Ilva. Itulah nama laki-laki yang kalah telak di pertarungan satu lawan satu denganku. Ia mengatakan kalau dia akan menuruti apa yang kukatakan dan menjadi teman baiknya. Aku menyetujuinya, setidaknya itu yang terbaik baginya daripada haru kembali bertarung denganku.

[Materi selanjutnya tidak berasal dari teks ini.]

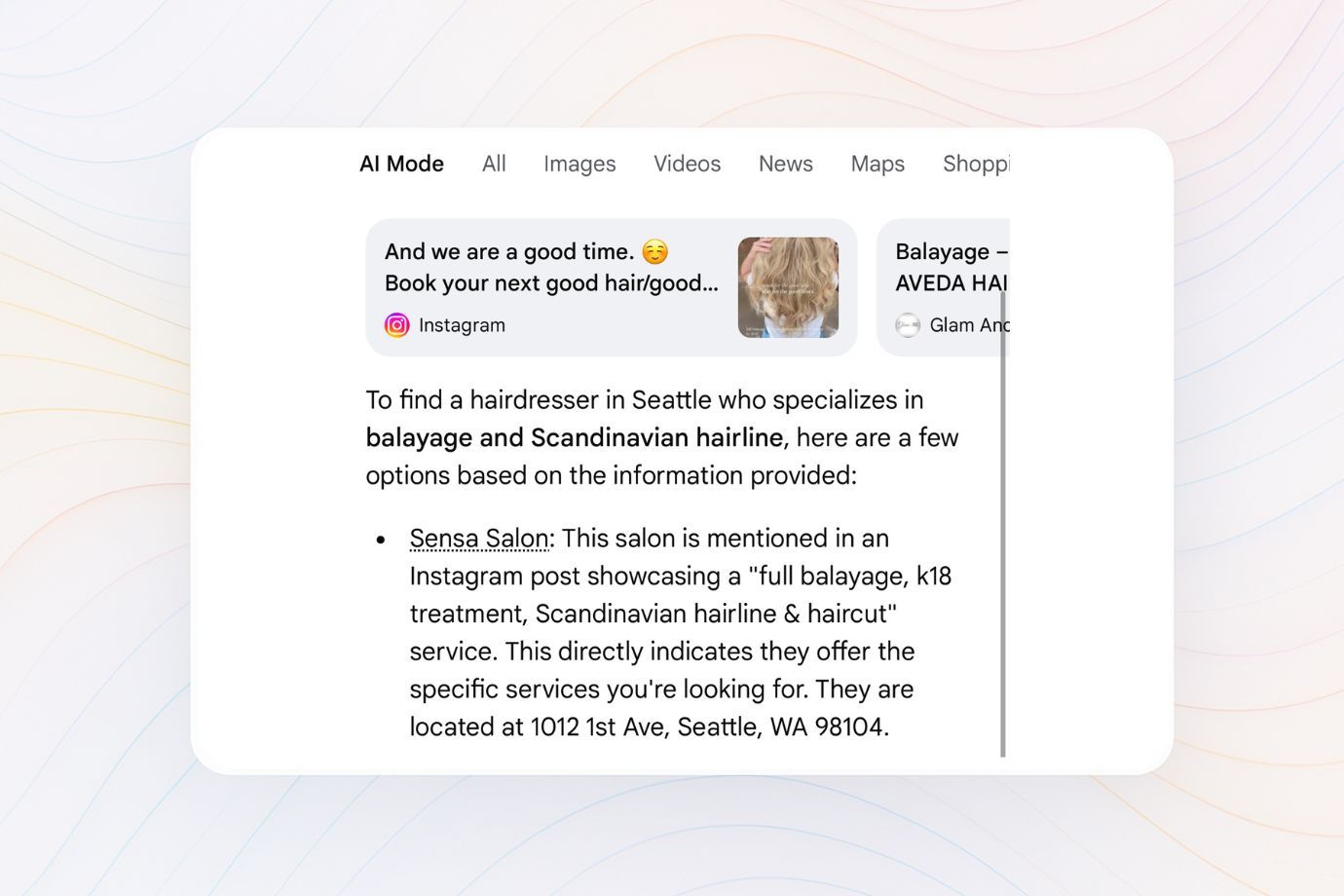 blog detail background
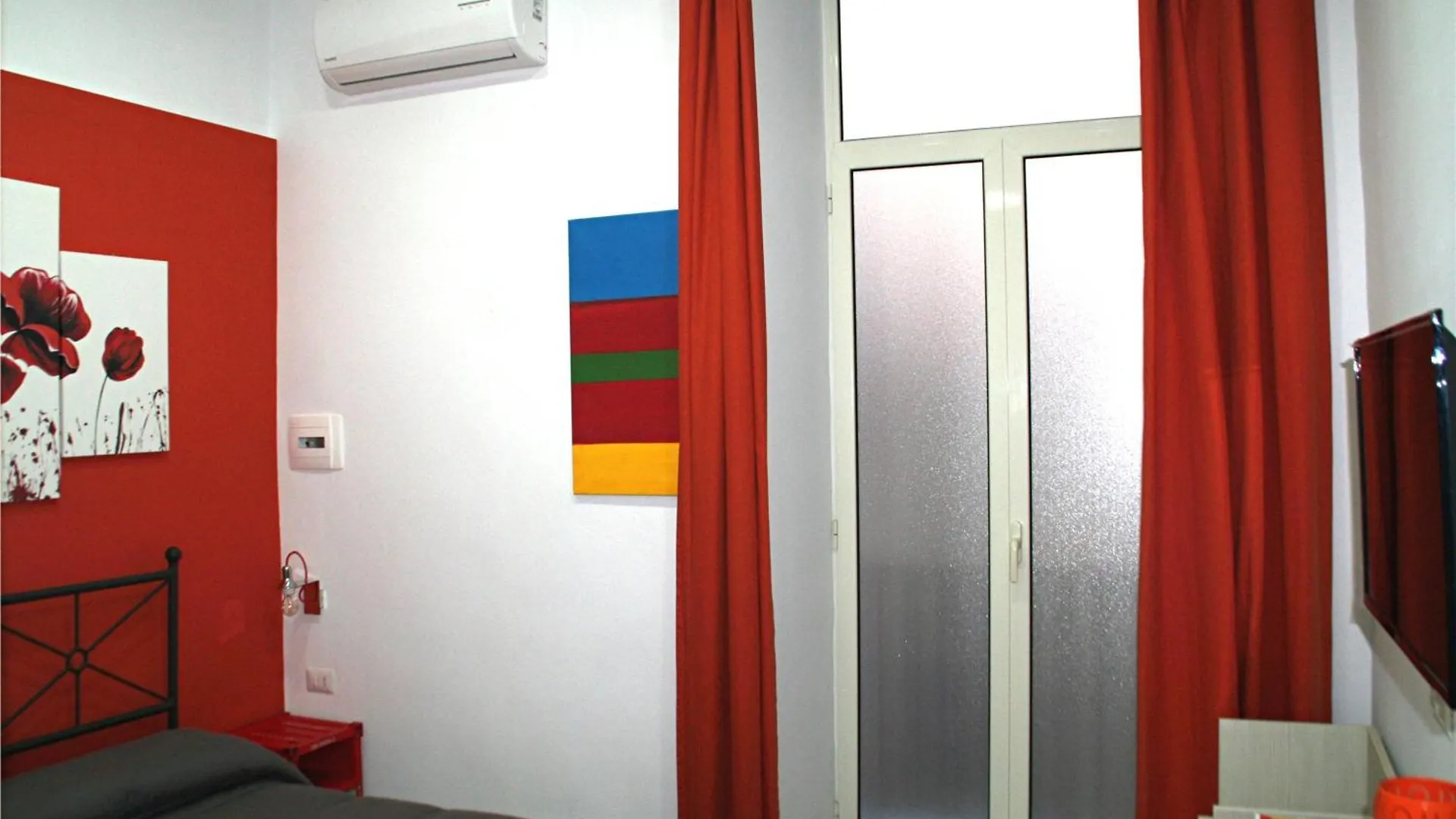 B&B City Center Neapel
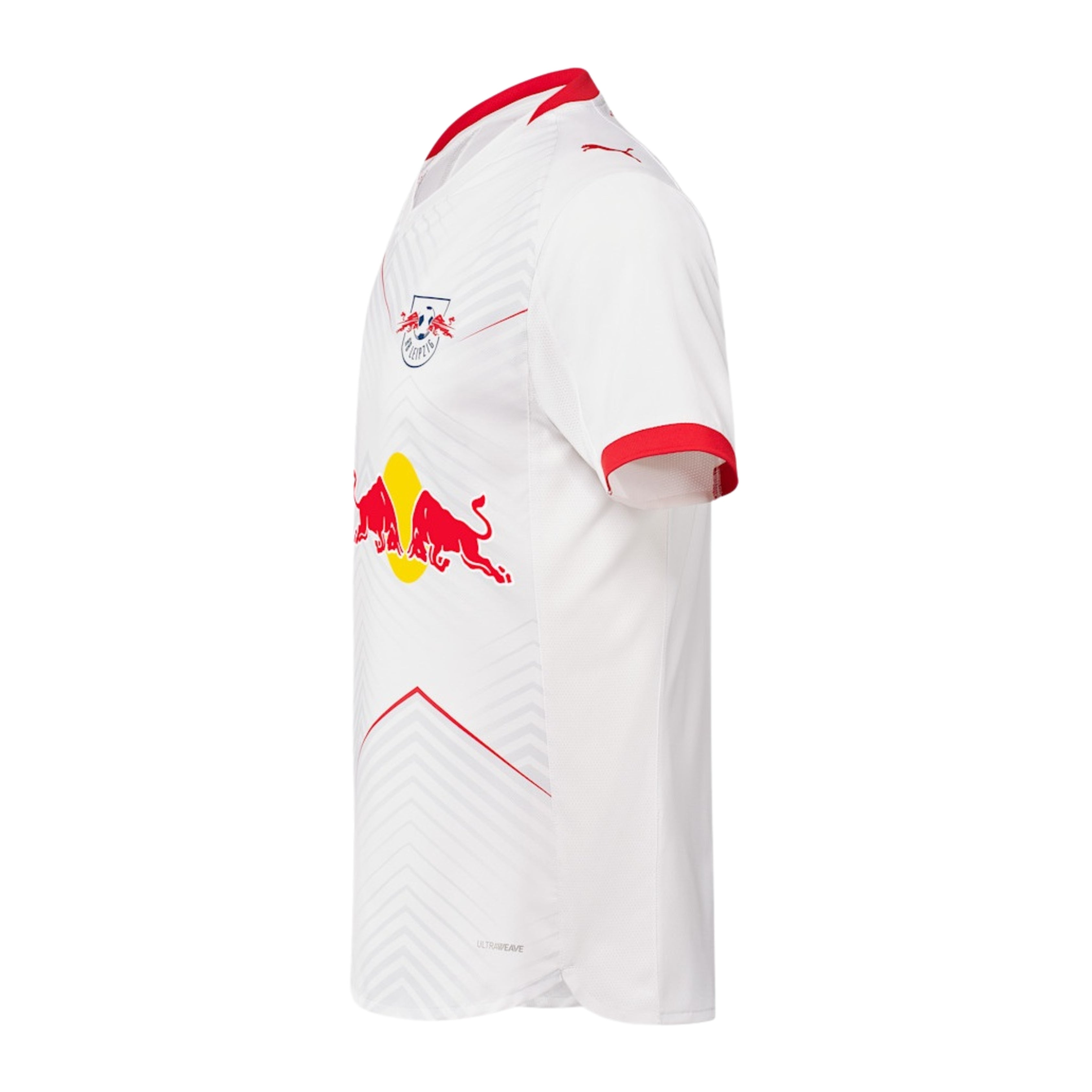 RB Leipzig Home kit 2025/26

Sial bagiku, keesokan hari setelah pertarungan. Ada seseorang yang melihat pertarungan itu dan membocorkannya ke pihak sekolah. Aku, si murid baru dipanggil untuk menghadap, begitu juga dengan Ilva. Kami mengatakan yang sebenarnya kepada sekolah, dan mereka hanya menatapku hina.

Kakek dan Nenek datang, aku sudah menduga kemarahan mereka tak terbendung ketika mendengarku berkelahi di luar sekolah. Pihak sekolah awalnya ingin mengeluarkanku dan Ilva. Namun, Kakek dan Nenek memohon dengan sangat agar aku tak dikeluarkan. Hati mereka luluh, aku hanya diskors selama 1 minggu.

“Obati lukamu itu, sialan! Aku belum selesai denganmu,” ucapku dengan tegas, menunjuk beberapa luka lebam di wajah Ilva.

Ia terdiam dan memilih pergi meninggalkanku. Aku pulang bersama Kakek dan Nenek, selama 3 hari itu, mereka berdua sama sekali tidak ingin bicara apa pun padaku. Selama itu, aku merasa seperti terasingkan kembali.